- Task requirements:
**A.** Reproduce the stretch of the blog entries about proton beam therapy and Write Around Portland from "all i know is" through "way i suppose." word for word.
**B.** Carry on the blog entries about proton beam therapy and Write Around Portland from the point at which they stop.

- Selected passage:

12.28.2007

proton beams in the ny times

was alerted to the fact that this appeared in the ny times
a couple days ago. if there is a financial imperative to use something
will it be overused? used improperly? i am biased naturally, as a recipient of proton beam therapy. perhaps that speaks to a broader problem in modern healthcare, ie the financial imperative but i'm not well-read enough to speak to it.
all i know is that some 2 years ago, held in place by the face for 35 radiation treatments at MGH (10 photon, 25 proton) for the remaining bits of a two-time surgically resected brain tumor, (a skull-base chondrosarcoma)i was grateful and thankful that the technology existed. it didn't 20 yrs ago. which begs the question, at least in my own mind: who knows where i'd be if that was the case.

today is the penultimate day of our san fran xmas extravaganza. got to see friends last night, which was awesome. the other days/moments are the stuff of future novels for margaret. which is good. in a way i suppose.

12.14.2007

see the water rise...

last night was the latest reading for write around portland, for their most recent anthology, [their 25th!] i've been to several of these in the past couple years and i always leave in the same emotional state: reduced and renewed. It is so humbling to hear people's lives written and read back: their devotions and their grace as they move toward or away from second chances or triumphs over adversity, whatever form that may take. it's also frequently breath-taking.

the beautiful thing about write around portland is the disparate nature of the writing groups. [They are so varied that it sometimes feels like too much, like the idea will collapse under the weight of its desire to be inclusionary - but it never ever does]. the connections between these disparate groups are like little glowing stars imprinted in the blackness, little beacons of human-ness blinking in the dark and - all put together, they have a brilliance to them, a resounding affirmation of being alive and what it all means.

- Supplied material:
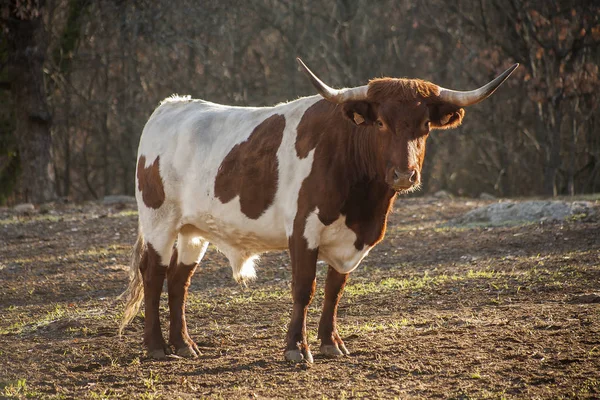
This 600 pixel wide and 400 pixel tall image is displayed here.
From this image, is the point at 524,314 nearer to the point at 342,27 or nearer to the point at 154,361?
the point at 154,361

- Outputs by task:
**A.**
all i know is that some 2 years ago, held in place by the face for 35 radiation treatments at MGH (10 photon, 25 proton) for the remaining bits of a two-time surgically resected brain tumor, (a skull-base chondrosarcoma)i was grateful and thankful that the technology existed. it didn't 20 yrs ago. which begs the question, at least in my own mind: who knows where i'd be if that was the case.

today is the penultimate day of our san fran xmas extravaganza. got to see friends last night, which was awesome. the other days/moments are the stuff of future novels for margaret. which is good. in a way i suppose.

**B.**
this was margaret's second session as a facilitator (the ILR group). getting to hear her students (if that's the right word. facilitees maybe?) read was triumphant. in fact, the title of the anthology comes from a staggering piece that came out of margaret's group.

someone should really make a documentary about write around portland already. lindstrom? you listening?

12.07.2007

winter, thoughts on



depending on your interpretation of time, our book has been humming along. we’ve established a good working rhythm and been able to make headway in what for months has felt shapeless, like so much infinite and unidentified black goo. this week we read through what we have so far [the book is divided into four parts - winter, spring, summer, fall - and we’ve just about wrapped up winter] and believe it or not we were both not repulsed by a majority of. That may not sound celebratory but it was actually very exciting. With this quarter of the book laid down, this cornerstone, this first trail-blazing chunk, we now have a way out, a road-map up and into the light.